──────── Provided entries ────────
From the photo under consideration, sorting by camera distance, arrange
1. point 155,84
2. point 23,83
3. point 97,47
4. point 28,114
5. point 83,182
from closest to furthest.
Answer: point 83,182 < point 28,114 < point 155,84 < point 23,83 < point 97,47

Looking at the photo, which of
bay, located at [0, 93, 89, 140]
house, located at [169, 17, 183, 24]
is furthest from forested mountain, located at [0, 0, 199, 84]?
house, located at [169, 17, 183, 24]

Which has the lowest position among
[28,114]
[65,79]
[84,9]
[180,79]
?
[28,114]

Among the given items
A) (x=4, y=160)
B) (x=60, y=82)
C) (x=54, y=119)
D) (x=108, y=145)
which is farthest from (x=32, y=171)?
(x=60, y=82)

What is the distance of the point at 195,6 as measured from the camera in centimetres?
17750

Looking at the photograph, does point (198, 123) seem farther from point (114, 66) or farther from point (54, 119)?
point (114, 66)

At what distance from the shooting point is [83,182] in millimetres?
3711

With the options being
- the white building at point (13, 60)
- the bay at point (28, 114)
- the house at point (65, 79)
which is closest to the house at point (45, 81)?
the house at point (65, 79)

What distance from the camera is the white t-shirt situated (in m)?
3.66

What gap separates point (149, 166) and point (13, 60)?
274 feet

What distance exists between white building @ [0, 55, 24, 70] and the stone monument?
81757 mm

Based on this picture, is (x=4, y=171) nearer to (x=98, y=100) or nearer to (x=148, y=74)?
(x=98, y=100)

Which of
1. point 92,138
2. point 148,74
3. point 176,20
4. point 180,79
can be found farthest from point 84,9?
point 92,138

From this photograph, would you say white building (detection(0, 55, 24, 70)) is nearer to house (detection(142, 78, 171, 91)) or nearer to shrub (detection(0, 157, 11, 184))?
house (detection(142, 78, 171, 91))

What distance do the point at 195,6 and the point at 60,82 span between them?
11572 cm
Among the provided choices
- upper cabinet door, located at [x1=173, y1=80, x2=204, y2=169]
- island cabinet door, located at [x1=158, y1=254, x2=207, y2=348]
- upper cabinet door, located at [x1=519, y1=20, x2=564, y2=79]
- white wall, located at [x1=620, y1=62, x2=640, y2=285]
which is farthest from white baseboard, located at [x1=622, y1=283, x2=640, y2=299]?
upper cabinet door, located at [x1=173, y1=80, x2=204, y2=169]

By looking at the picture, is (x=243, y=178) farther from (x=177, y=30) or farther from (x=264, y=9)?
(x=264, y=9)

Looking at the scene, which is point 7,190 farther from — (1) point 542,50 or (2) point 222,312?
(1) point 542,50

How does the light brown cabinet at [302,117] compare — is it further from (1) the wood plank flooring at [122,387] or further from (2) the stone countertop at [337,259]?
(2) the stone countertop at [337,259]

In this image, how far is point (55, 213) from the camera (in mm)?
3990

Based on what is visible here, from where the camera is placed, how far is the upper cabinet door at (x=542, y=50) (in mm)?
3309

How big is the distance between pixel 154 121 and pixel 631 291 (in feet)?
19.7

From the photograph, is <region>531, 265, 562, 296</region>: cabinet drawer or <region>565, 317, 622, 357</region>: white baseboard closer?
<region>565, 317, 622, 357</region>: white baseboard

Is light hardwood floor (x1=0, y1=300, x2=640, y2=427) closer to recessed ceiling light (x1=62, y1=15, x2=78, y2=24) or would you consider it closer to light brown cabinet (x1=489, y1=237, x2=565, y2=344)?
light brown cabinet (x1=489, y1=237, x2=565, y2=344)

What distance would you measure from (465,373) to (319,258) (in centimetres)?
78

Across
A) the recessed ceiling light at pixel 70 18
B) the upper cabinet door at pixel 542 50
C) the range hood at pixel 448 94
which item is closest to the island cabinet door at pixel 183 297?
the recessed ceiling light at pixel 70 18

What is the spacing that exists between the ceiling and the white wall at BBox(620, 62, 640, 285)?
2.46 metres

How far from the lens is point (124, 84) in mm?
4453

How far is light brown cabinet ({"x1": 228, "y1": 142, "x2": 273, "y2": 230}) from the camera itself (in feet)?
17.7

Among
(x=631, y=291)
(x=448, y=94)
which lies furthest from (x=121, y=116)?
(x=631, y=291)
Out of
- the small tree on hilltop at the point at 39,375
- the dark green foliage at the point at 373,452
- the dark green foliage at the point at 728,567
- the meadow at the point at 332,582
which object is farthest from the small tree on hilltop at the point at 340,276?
────────
Leave out every line before the one containing "What is the spacing"; set down that line and all remaining lines of the material exactly.

● **Task result**
What is the spacing that exists between the ceiling and the white wall at BBox(620, 62, 640, 285)?
2.46 metres

How far from the lens is point (124, 84) in mm?
4453

How far is light brown cabinet ({"x1": 228, "y1": 142, "x2": 273, "y2": 230}) from the camera itself (in feet)?
17.7

Among
(x=631, y=291)
(x=448, y=94)
which lies furthest from (x=121, y=116)?
(x=631, y=291)
Out of
- the small tree on hilltop at the point at 39,375
- the dark green foliage at the point at 373,452
- the dark green foliage at the point at 728,567
- the meadow at the point at 332,582
which object is farthest from the small tree on hilltop at the point at 340,276?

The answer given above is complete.